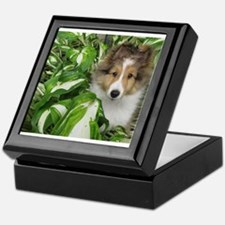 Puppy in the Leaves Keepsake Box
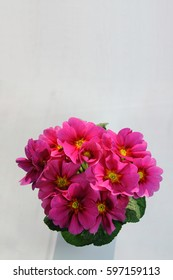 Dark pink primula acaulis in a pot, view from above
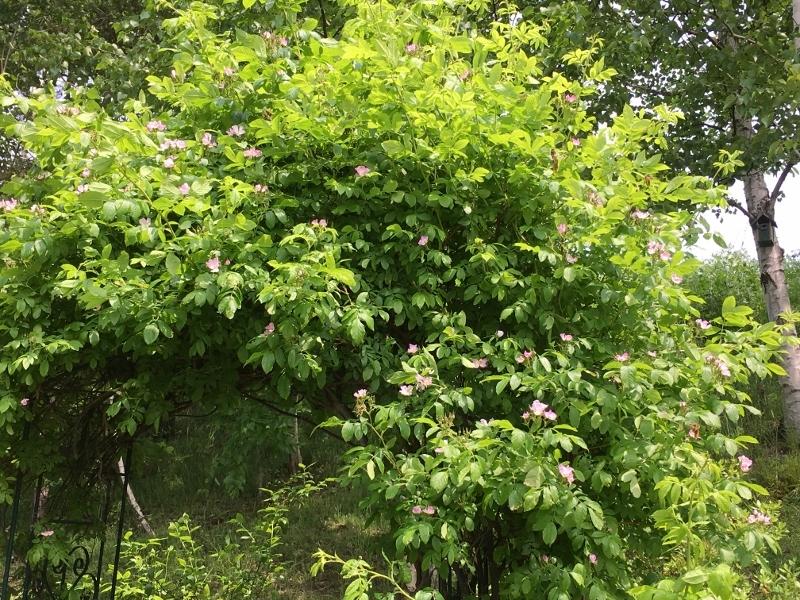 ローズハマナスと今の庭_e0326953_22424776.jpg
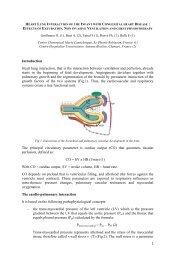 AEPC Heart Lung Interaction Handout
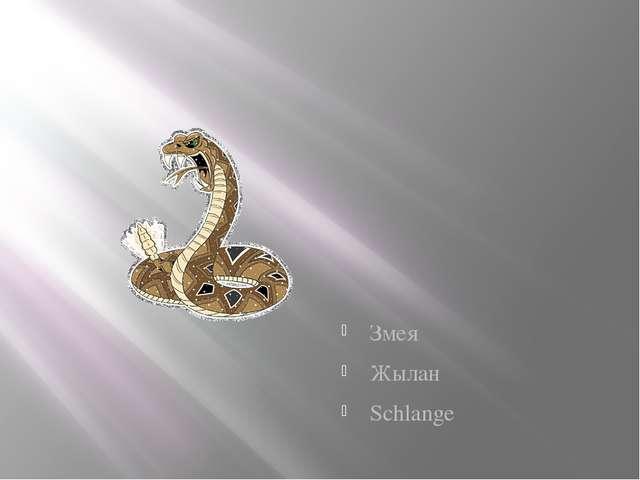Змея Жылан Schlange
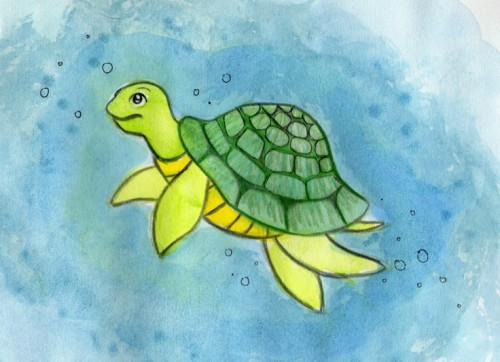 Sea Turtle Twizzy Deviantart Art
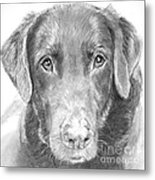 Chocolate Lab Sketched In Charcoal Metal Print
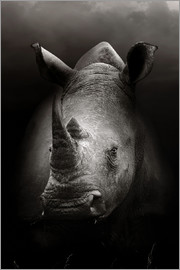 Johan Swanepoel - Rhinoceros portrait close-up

+-------+

▶ Work instructions: The material above should be repeated word for word, with every picture omitted.

▶ Solved problem:
 Puppy in the Leaves Keepsake Box
 Dark pink primula acaulis in a pot, view from above
 ローズハマナスと今の庭_e0326953_22424776.jpg
 AEPC Heart Lung Interaction Handout
Змея Жылан Schlange
 Sea Turtle Twizzy Deviantart Art
 Chocolate Lab Sketched In Charcoal Metal Print
 Johan Swanepoel - Rhinoceros portrait close-up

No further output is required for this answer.